**WHAT YOU SHOULD DO**
Please give the listing again, word for word, with nothing left out.

**MATERIAL TO PROCESS**
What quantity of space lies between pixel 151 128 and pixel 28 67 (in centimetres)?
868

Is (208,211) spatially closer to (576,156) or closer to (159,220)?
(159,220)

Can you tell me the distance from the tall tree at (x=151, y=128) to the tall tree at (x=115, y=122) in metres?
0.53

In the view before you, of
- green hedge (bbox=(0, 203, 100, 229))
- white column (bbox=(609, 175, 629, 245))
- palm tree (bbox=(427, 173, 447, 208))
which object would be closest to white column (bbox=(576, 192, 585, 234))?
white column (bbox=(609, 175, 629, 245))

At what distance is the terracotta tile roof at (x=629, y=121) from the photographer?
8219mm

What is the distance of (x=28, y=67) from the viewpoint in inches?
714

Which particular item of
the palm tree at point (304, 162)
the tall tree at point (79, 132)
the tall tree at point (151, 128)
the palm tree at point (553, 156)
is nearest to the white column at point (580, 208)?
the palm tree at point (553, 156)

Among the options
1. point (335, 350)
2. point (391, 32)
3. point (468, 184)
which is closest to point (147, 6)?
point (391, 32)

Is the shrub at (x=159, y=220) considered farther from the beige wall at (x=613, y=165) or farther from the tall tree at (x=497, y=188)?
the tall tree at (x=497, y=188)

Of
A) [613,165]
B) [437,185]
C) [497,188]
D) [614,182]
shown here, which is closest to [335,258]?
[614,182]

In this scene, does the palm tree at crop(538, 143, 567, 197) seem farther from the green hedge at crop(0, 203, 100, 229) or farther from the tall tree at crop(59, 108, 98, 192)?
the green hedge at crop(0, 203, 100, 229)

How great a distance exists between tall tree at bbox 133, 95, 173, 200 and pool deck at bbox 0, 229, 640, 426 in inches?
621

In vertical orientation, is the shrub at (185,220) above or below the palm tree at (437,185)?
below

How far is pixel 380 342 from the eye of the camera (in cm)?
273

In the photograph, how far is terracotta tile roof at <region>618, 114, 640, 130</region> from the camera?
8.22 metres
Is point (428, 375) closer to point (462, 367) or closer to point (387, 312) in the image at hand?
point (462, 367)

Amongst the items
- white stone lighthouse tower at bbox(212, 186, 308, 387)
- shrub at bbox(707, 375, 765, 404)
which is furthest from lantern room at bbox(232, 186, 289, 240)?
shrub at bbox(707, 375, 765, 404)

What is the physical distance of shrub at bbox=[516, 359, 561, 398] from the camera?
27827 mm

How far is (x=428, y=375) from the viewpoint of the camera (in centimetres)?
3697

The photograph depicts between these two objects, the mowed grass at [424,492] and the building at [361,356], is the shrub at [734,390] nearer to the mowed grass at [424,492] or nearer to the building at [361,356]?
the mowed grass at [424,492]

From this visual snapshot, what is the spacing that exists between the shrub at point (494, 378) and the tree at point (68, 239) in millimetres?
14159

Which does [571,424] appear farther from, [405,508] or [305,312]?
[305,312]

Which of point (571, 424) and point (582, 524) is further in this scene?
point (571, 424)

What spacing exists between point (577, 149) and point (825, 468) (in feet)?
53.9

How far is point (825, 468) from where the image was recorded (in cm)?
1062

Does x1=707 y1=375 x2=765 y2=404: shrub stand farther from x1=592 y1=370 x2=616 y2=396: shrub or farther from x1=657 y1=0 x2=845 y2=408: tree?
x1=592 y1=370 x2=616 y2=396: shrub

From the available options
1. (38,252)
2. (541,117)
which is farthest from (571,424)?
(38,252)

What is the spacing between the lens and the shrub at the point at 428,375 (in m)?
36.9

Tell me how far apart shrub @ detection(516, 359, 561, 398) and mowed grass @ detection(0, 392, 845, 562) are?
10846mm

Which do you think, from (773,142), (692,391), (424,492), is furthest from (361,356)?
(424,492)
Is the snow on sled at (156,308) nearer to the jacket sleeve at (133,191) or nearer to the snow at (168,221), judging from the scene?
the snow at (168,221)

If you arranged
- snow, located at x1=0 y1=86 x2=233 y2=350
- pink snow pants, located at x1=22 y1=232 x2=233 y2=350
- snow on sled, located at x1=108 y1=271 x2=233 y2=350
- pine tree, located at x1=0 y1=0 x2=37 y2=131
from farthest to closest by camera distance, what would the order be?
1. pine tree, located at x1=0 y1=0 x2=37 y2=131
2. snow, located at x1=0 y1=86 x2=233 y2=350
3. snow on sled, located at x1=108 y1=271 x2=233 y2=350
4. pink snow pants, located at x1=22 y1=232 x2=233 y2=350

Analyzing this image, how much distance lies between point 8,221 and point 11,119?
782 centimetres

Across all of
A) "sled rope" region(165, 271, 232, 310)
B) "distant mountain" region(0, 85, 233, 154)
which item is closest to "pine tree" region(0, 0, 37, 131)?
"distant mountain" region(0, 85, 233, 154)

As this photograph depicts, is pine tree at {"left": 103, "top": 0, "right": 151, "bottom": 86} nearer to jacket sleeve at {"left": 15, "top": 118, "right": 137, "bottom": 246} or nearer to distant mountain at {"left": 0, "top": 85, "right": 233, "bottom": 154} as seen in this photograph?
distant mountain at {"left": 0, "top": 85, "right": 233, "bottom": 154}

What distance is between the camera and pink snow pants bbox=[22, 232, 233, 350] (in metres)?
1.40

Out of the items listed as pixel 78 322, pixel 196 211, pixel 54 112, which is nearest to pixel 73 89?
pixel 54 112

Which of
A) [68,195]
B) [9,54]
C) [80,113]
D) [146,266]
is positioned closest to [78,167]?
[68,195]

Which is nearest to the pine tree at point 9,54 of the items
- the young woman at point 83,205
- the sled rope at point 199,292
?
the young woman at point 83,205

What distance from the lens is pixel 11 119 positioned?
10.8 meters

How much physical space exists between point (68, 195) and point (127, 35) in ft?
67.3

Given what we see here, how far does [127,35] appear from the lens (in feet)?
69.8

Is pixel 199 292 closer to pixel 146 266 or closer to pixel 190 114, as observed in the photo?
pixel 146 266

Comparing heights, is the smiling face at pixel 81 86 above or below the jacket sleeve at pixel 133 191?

**EXERCISE ANSWER**
What quantity of space lies between pixel 151 128 and pixel 28 67 (in centimetres)?
868

Is (208,211) spatially closer to (576,156) or closer to (159,220)?
(159,220)

Can you tell me the distance from the tall tree at (x=151, y=128) to the tall tree at (x=115, y=122) in metres?
0.53

In the view before you, of
- green hedge (bbox=(0, 203, 100, 229))
- white column (bbox=(609, 175, 629, 245))
- palm tree (bbox=(427, 173, 447, 208))
which object would be closest to white column (bbox=(576, 192, 585, 234))?
white column (bbox=(609, 175, 629, 245))

At what distance is the terracotta tile roof at (x=629, y=121) from the photographer?
8219mm

What is the distance of (x=28, y=67) from the viewpoint in inches?
714

Which particular item of
the palm tree at point (304, 162)
the tall tree at point (79, 132)
the tall tree at point (151, 128)
the palm tree at point (553, 156)
is nearest to the white column at point (580, 208)?
the palm tree at point (553, 156)

Among the options
1. point (335, 350)
2. point (391, 32)
3. point (468, 184)
which is closest to point (147, 6)?
point (391, 32)

Is the shrub at (x=159, y=220) considered farther from the beige wall at (x=613, y=165) or farther from the tall tree at (x=497, y=188)?
the tall tree at (x=497, y=188)

Of
A) [613,165]
B) [437,185]
C) [497,188]
D) [614,182]
shown here, which is closest to [335,258]?
[614,182]

In this scene, does the palm tree at crop(538, 143, 567, 197) seem farther from the green hedge at crop(0, 203, 100, 229) or farther from the tall tree at crop(59, 108, 98, 192)?
the green hedge at crop(0, 203, 100, 229)

How great a distance exists between tall tree at bbox 133, 95, 173, 200 and pool deck at bbox 0, 229, 640, 426 in inches?
621

In vertical orientation, is the shrub at (185,220) above or below the palm tree at (437,185)?
below

How far is pixel 380 342 from the eye of the camera (in cm)?
273

In the photograph, how far is terracotta tile roof at <region>618, 114, 640, 130</region> from the camera?
8.22 metres
Is point (428, 375) closer to point (462, 367) or closer to point (387, 312) in the image at hand?
point (462, 367)

Amongst the items
- white stone lighthouse tower at bbox(212, 186, 308, 387)
- shrub at bbox(707, 375, 765, 404)
which is furthest from lantern room at bbox(232, 186, 289, 240)?
shrub at bbox(707, 375, 765, 404)

What is the physical distance of shrub at bbox=[516, 359, 561, 398] from the camera?
27827 mm

How far is (x=428, y=375) from the viewpoint of the camera (in centimetres)?
3697

The photograph depicts between these two objects, the mowed grass at [424,492] and the building at [361,356], is the shrub at [734,390] nearer to the mowed grass at [424,492] or nearer to the building at [361,356]?
the mowed grass at [424,492]

From this visual snapshot, what is the spacing that exists between the shrub at point (494, 378) and the tree at point (68, 239) in millimetres?
14159

Which does [571,424] appear farther from, [405,508] or [305,312]?
[305,312]

Which of point (571, 424) and point (582, 524) is further in this scene?
point (571, 424)

What spacing exists between point (577, 149) and point (825, 468) (in feet)?
53.9

How far is point (825, 468) from where the image was recorded (in cm)?
1062

Does x1=707 y1=375 x2=765 y2=404: shrub stand farther from x1=592 y1=370 x2=616 y2=396: shrub or farther from x1=657 y1=0 x2=845 y2=408: tree?
x1=592 y1=370 x2=616 y2=396: shrub

From the available options
1. (38,252)
2. (541,117)
which is farthest from (571,424)?
(38,252)

What is the spacing between the lens and the shrub at the point at 428,375 (in m)?
36.9

Tell me how far apart shrub @ detection(516, 359, 561, 398) and mowed grass @ detection(0, 392, 845, 562) are?
10846mm

Which do you think, from (773,142), (692,391), (424,492), is furthest from (361,356)?
(424,492)
Is the snow on sled at (156,308) nearer to the jacket sleeve at (133,191) or nearer to the snow at (168,221), judging from the scene?
the snow at (168,221)

If you arranged
- snow, located at x1=0 y1=86 x2=233 y2=350
- pink snow pants, located at x1=22 y1=232 x2=233 y2=350
- snow on sled, located at x1=108 y1=271 x2=233 y2=350
- pine tree, located at x1=0 y1=0 x2=37 y2=131
from farthest to closest by camera distance, what would the order be?
1. pine tree, located at x1=0 y1=0 x2=37 y2=131
2. snow, located at x1=0 y1=86 x2=233 y2=350
3. snow on sled, located at x1=108 y1=271 x2=233 y2=350
4. pink snow pants, located at x1=22 y1=232 x2=233 y2=350

Analyzing this image, how much distance lies between point 8,221 and point 11,119?
782 centimetres

Across all of
A) "sled rope" region(165, 271, 232, 310)
B) "distant mountain" region(0, 85, 233, 154)
which item is closest to "pine tree" region(0, 0, 37, 131)?
"distant mountain" region(0, 85, 233, 154)

As this photograph depicts, is pine tree at {"left": 103, "top": 0, "right": 151, "bottom": 86} nearer to jacket sleeve at {"left": 15, "top": 118, "right": 137, "bottom": 246} or nearer to distant mountain at {"left": 0, "top": 85, "right": 233, "bottom": 154} as seen in this photograph?
distant mountain at {"left": 0, "top": 85, "right": 233, "bottom": 154}

What distance is between the camera and pink snow pants bbox=[22, 232, 233, 350] (in metres)?
1.40

Out of the items listed as pixel 78 322, pixel 196 211, pixel 54 112, which is nearest to pixel 73 89?
pixel 54 112

Which of
A) [68,195]
B) [9,54]
C) [80,113]
D) [146,266]
is positioned closest to [78,167]?
[68,195]

Which is nearest to the pine tree at point 9,54 of the items
- the young woman at point 83,205
- the sled rope at point 199,292
?
the young woman at point 83,205

What distance from the lens is pixel 11 119 positioned?
10.8 meters

How much physical space exists between point (68, 195) and point (127, 35) in ft?
67.3

Given what we see here, how far does [127,35] appear from the lens (in feet)?
69.8

Is pixel 199 292 closer to pixel 146 266 or closer to pixel 190 114, as observed in the photo?
pixel 146 266

Comparing heights, is the smiling face at pixel 81 86 above or below the jacket sleeve at pixel 133 191?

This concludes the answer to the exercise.